[begin Given information]
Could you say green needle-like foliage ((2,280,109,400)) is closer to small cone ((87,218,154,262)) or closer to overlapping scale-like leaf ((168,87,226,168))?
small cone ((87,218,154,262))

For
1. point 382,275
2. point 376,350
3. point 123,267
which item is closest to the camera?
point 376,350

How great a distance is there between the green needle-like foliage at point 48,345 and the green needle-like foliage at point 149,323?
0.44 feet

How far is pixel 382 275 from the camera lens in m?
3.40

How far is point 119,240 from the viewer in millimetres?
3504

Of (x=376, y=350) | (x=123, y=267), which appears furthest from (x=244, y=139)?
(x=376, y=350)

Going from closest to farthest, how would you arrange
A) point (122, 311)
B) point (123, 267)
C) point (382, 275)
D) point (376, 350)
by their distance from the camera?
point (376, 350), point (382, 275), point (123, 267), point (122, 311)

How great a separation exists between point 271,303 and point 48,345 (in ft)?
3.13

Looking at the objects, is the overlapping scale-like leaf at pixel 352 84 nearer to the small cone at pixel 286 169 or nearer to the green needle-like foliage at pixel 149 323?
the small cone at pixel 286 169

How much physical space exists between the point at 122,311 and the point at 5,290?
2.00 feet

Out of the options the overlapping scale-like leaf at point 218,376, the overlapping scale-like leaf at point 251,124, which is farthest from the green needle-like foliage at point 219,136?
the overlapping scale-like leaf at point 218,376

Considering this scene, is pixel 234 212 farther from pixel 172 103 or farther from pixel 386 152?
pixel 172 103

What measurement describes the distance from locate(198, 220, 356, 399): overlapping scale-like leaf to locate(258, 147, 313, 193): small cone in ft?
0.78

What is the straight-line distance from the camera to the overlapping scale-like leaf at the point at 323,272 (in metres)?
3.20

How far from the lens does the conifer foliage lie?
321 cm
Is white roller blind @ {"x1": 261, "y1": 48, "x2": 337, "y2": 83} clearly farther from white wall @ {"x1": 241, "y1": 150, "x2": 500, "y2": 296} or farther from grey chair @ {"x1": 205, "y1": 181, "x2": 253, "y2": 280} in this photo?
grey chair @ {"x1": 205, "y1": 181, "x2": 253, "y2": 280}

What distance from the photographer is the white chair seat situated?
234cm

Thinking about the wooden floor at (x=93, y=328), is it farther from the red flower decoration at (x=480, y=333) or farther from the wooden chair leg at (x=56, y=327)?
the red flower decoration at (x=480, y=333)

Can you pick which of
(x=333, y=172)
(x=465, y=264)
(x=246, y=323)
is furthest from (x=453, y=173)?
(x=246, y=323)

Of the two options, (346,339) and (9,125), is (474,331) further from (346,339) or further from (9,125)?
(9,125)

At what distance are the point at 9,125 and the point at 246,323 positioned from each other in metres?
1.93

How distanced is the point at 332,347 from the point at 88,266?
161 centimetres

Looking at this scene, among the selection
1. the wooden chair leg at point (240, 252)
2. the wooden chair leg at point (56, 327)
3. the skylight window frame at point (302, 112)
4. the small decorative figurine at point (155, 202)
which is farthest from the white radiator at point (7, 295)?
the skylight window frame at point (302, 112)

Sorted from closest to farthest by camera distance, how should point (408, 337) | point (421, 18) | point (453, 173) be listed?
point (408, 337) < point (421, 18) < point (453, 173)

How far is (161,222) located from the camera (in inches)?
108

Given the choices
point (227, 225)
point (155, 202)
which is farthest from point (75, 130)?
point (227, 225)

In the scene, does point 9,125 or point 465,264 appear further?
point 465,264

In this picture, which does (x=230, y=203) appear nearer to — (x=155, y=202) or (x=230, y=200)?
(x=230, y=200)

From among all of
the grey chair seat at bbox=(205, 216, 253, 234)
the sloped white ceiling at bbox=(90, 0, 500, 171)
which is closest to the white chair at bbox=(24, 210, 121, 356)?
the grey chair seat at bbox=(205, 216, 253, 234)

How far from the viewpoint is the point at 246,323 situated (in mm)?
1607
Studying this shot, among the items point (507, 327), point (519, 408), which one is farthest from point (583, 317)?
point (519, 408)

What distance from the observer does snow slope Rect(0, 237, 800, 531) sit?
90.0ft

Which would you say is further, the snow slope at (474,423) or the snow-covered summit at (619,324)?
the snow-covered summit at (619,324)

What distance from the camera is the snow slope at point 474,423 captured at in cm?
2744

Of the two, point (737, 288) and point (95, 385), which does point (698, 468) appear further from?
[end Given information]
> [Short exercise]
Reproduce every one of the records above word for word, keeping each line unchanged.

> [Solution]
Could you say green needle-like foliage ((2,280,109,400)) is closer to small cone ((87,218,154,262)) or closer to overlapping scale-like leaf ((168,87,226,168))?
small cone ((87,218,154,262))

For
1. point 382,275
2. point 376,350
3. point 123,267
which item is closest to the camera?
point 376,350

How great a distance is there between the green needle-like foliage at point 48,345 and the green needle-like foliage at point 149,323?
0.44 feet

How far is pixel 382 275 from the camera lens in m?
3.40

How far is point 119,240 from the viewer in millimetres?
3504

Of (x=376, y=350) | (x=123, y=267), which appears furthest from (x=244, y=139)?
(x=376, y=350)

Going from closest to farthest, how would you arrange
A) point (122, 311)
B) point (123, 267)
C) point (382, 275)
D) point (376, 350)
by their distance from the camera?
point (376, 350), point (382, 275), point (123, 267), point (122, 311)

How great a separation exists between point 271,303 and point 48,345 (in ft)?
3.13

Looking at the objects, is the overlapping scale-like leaf at pixel 352 84 nearer to the small cone at pixel 286 169 or nearer to the green needle-like foliage at pixel 149 323?
the small cone at pixel 286 169

How much physical space exists between the point at 122,311 and the point at 5,290?
2.00 feet

Out of the options the overlapping scale-like leaf at point 218,376, the overlapping scale-like leaf at point 251,124, which is farthest from the green needle-like foliage at point 219,136?
the overlapping scale-like leaf at point 218,376

Considering this scene, is pixel 234 212 farther from pixel 172 103 or farther from pixel 386 152?
pixel 172 103

What measurement describes the distance from locate(198, 220, 356, 399): overlapping scale-like leaf to locate(258, 147, 313, 193): small cone in ft?
0.78

What is the straight-line distance from the camera to the overlapping scale-like leaf at the point at 323,272 (in metres)?
3.20

How far from the lens does the conifer foliage lie?
321 cm
Is white roller blind @ {"x1": 261, "y1": 48, "x2": 337, "y2": 83} clearly farther from white wall @ {"x1": 241, "y1": 150, "x2": 500, "y2": 296} or farther from grey chair @ {"x1": 205, "y1": 181, "x2": 253, "y2": 280} in this photo?
grey chair @ {"x1": 205, "y1": 181, "x2": 253, "y2": 280}

What distance from the photographer is the white chair seat situated?
234cm

Thinking about the wooden floor at (x=93, y=328), is it farther from the red flower decoration at (x=480, y=333) or farther from the wooden chair leg at (x=56, y=327)?
the red flower decoration at (x=480, y=333)

Can you pick which of
(x=333, y=172)
(x=465, y=264)
(x=246, y=323)
is furthest from (x=453, y=173)?
(x=246, y=323)

Of the two options, (346,339) and (9,125), is (474,331) further from (346,339) or further from (9,125)?
(9,125)

At what distance are the point at 9,125 and the point at 246,323 positioned from each other in metres?
1.93

How distanced is the point at 332,347 from the point at 88,266?
161 centimetres

Looking at this scene, among the selection
1. the wooden chair leg at point (240, 252)
2. the wooden chair leg at point (56, 327)
3. the skylight window frame at point (302, 112)
4. the small decorative figurine at point (155, 202)
which is farthest from the white radiator at point (7, 295)?
the skylight window frame at point (302, 112)

Sorted from closest to farthest by camera distance, how should point (408, 337) | point (421, 18) | point (453, 173) be listed?
point (408, 337) < point (421, 18) < point (453, 173)

How far is (161,222) located from the camera (in inches)?
108

Given the choices
point (227, 225)
point (155, 202)
which is farthest from point (75, 130)?
point (227, 225)

In the scene, does point 9,125 or point 465,264 appear further?
point 465,264

In this picture, which does (x=230, y=203) appear nearer to — (x=155, y=202) or (x=230, y=200)?
(x=230, y=200)

From among all of
the grey chair seat at bbox=(205, 216, 253, 234)
the sloped white ceiling at bbox=(90, 0, 500, 171)
which is closest to the white chair at bbox=(24, 210, 121, 356)?
the grey chair seat at bbox=(205, 216, 253, 234)

How far from the viewpoint is the point at 246,323 situated (in mm)?
1607
Studying this shot, among the items point (507, 327), point (519, 408), which one is farthest from point (583, 317)?
point (519, 408)

What distance from the observer does snow slope Rect(0, 237, 800, 531) sit?
90.0ft

Which would you say is further, the snow slope at (474,423) or the snow-covered summit at (619,324)?
the snow-covered summit at (619,324)

What distance from the camera is the snow slope at point 474,423 captured at in cm?
2744

Of the two, point (737, 288) and point (95, 385), which does point (698, 468) appear further from?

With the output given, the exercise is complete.